Saved entries
····················

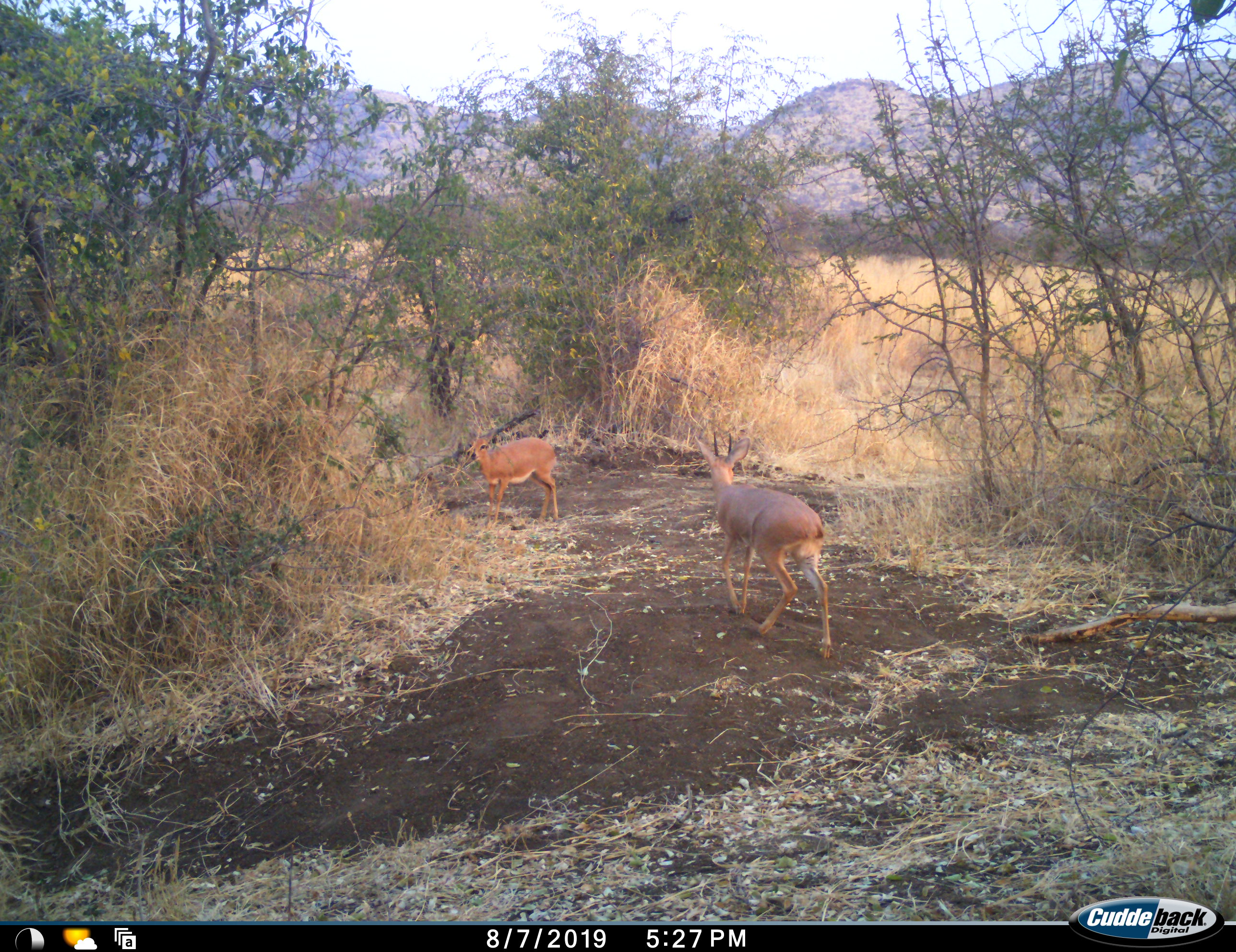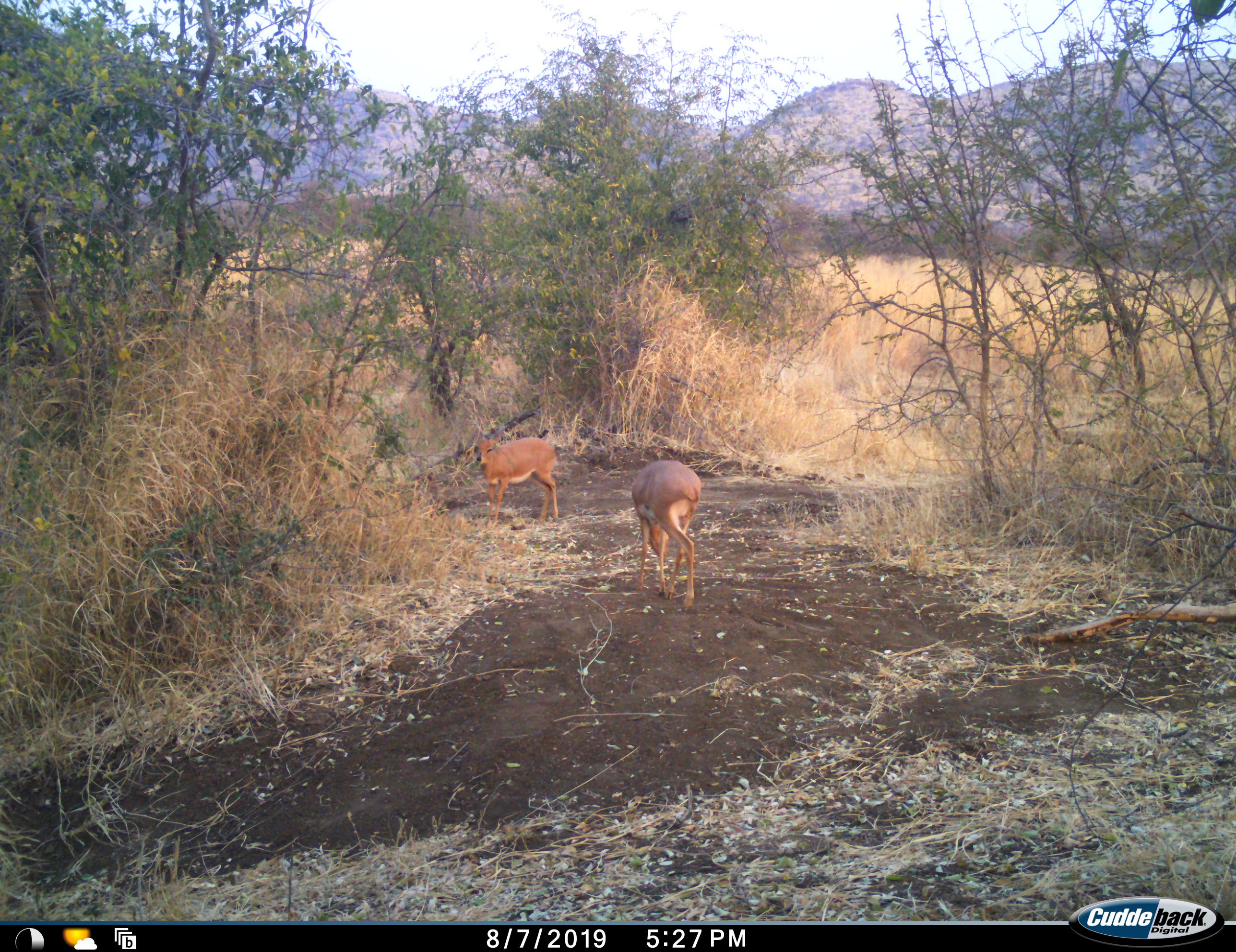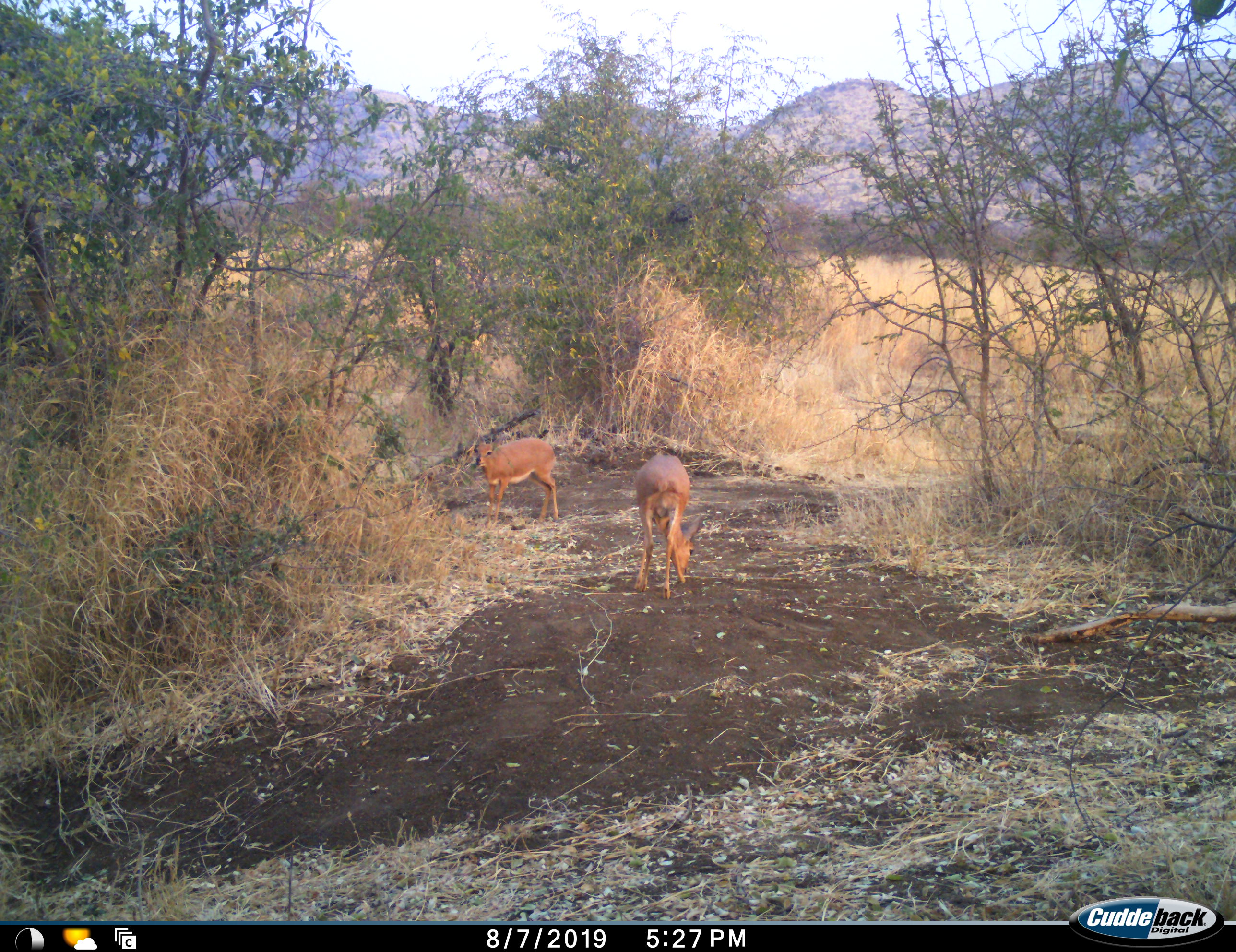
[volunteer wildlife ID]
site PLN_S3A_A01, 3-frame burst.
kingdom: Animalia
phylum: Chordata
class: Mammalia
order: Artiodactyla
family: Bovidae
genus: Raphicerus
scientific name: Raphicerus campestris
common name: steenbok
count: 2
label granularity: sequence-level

····················

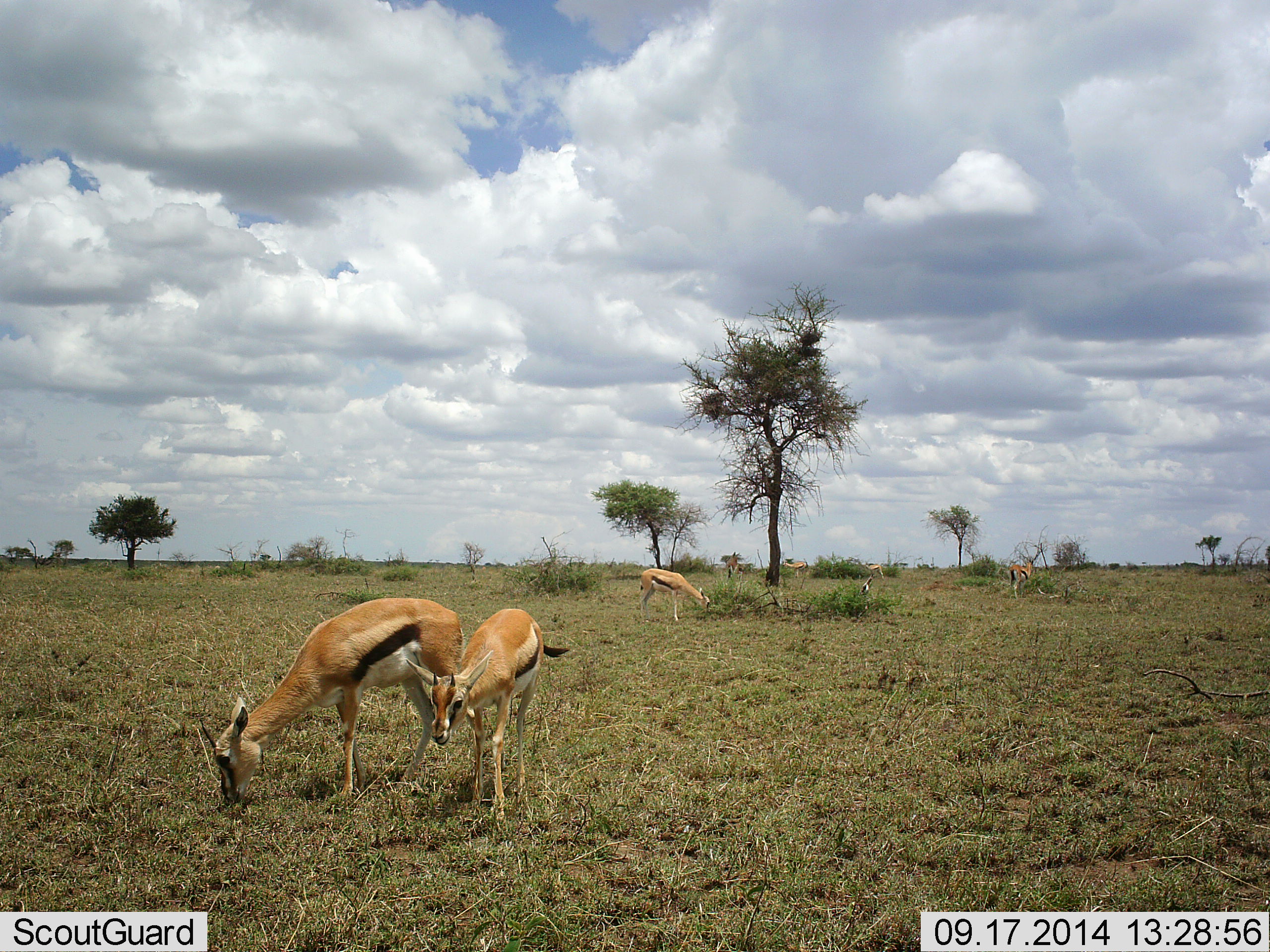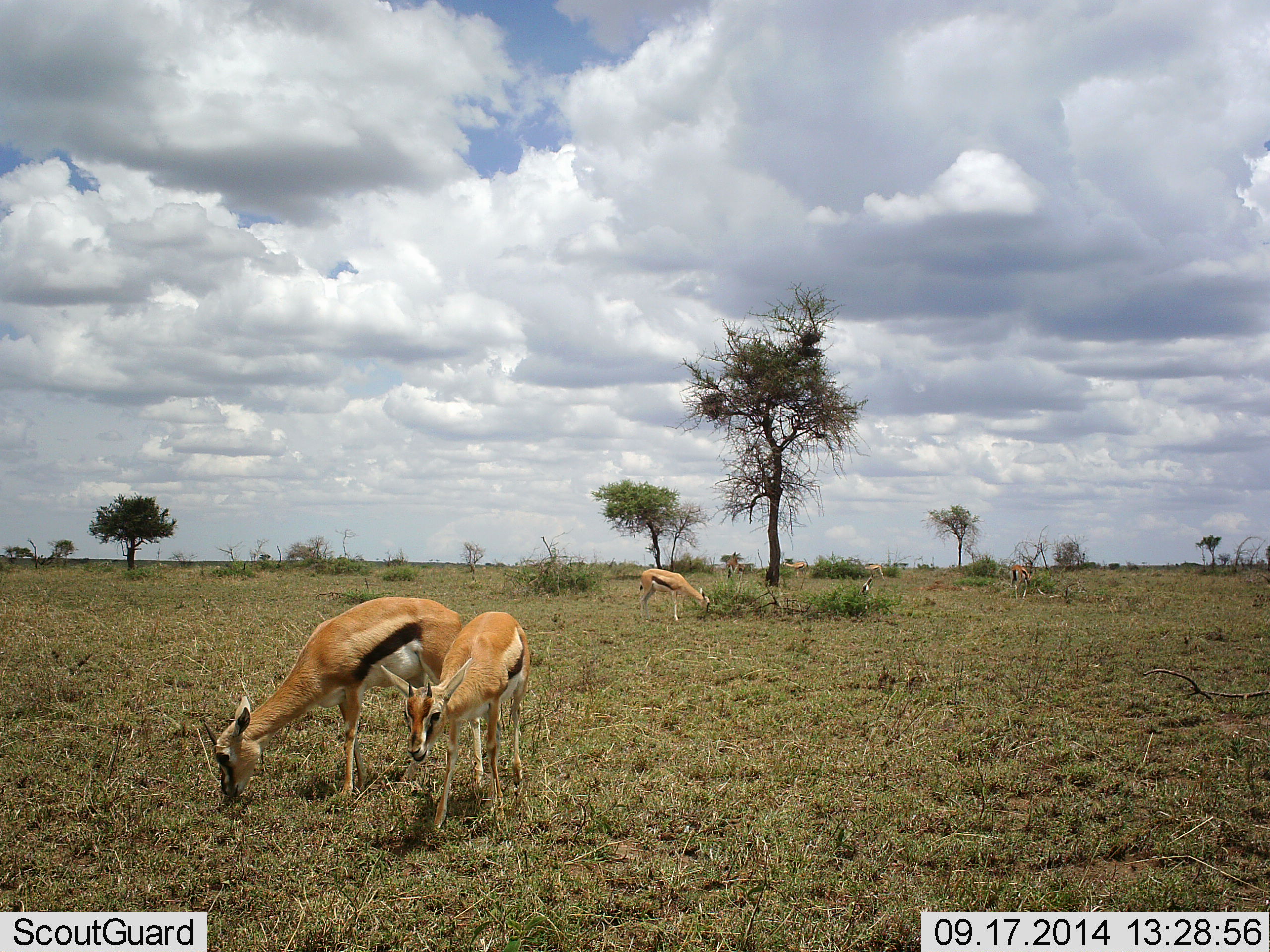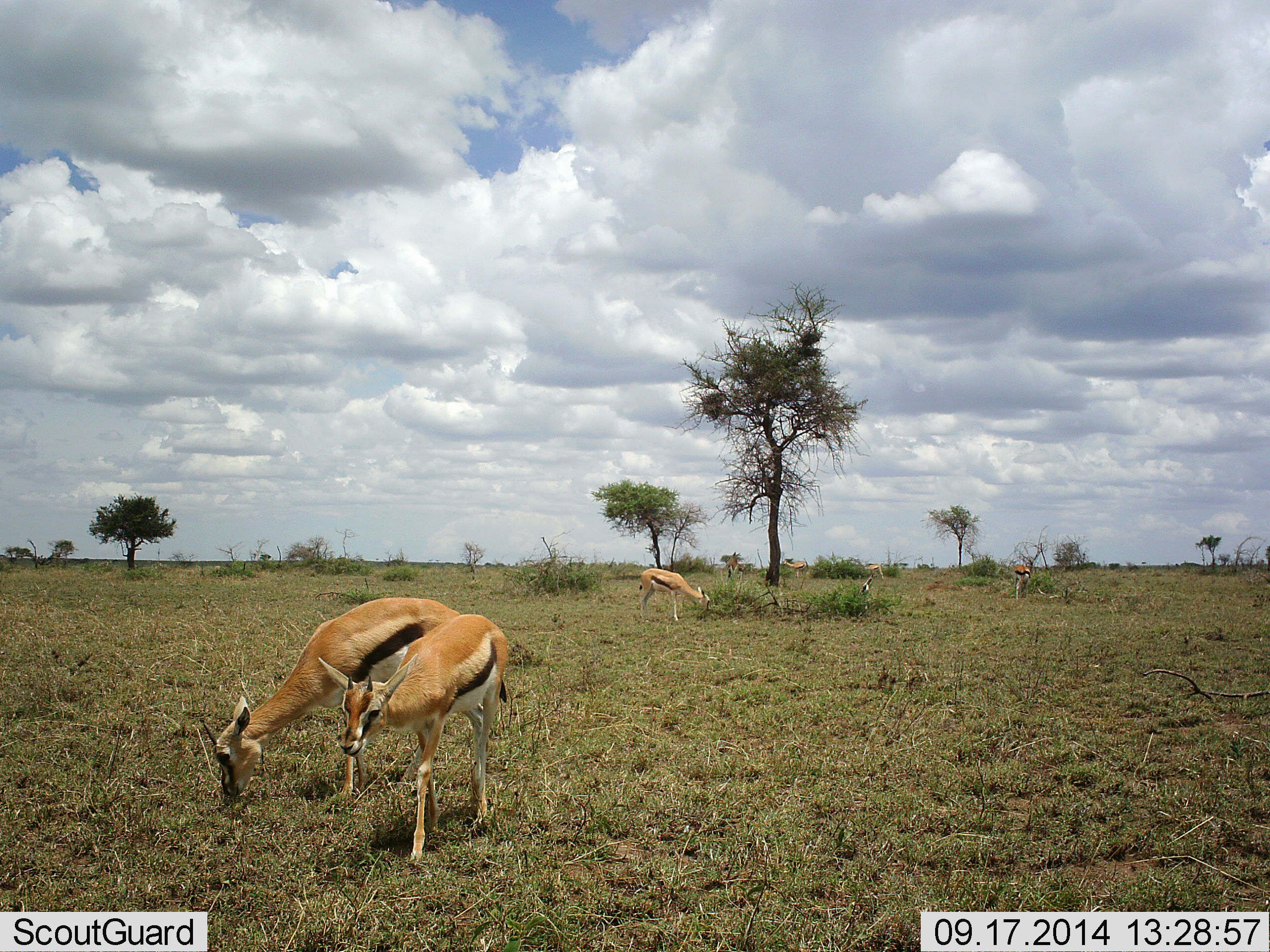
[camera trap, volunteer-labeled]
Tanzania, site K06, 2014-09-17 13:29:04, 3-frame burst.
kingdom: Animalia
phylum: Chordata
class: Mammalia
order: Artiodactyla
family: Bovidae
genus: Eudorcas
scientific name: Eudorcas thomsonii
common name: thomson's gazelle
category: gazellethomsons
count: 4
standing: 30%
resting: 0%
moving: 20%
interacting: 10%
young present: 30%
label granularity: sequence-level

····················

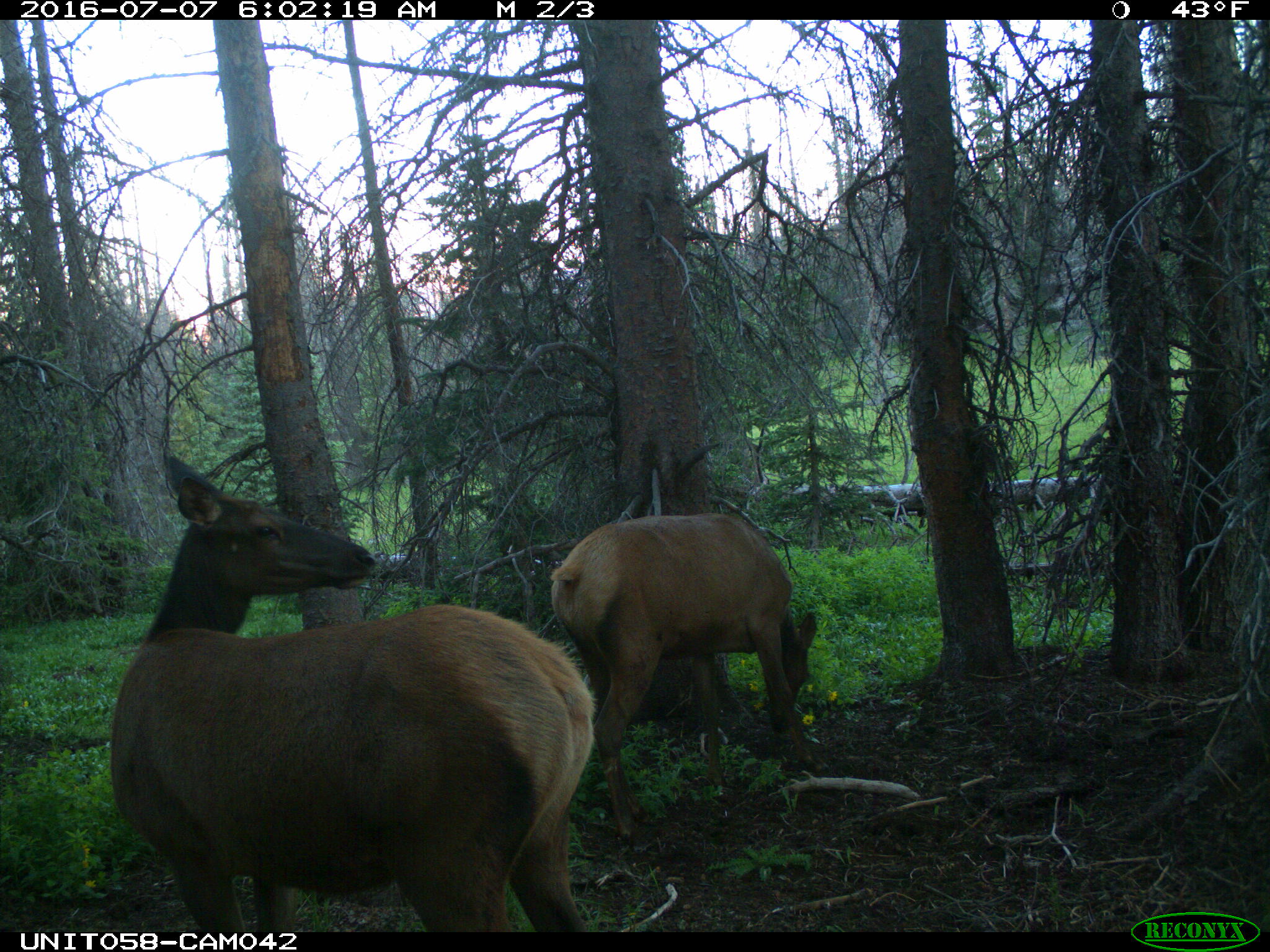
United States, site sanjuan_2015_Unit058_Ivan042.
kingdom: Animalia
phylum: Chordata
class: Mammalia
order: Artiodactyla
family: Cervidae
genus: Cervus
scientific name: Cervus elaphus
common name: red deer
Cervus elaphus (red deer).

····················

Line count for the word "frame": tally the lines in the records that include it and give only the result.

## Solution to this exercise
2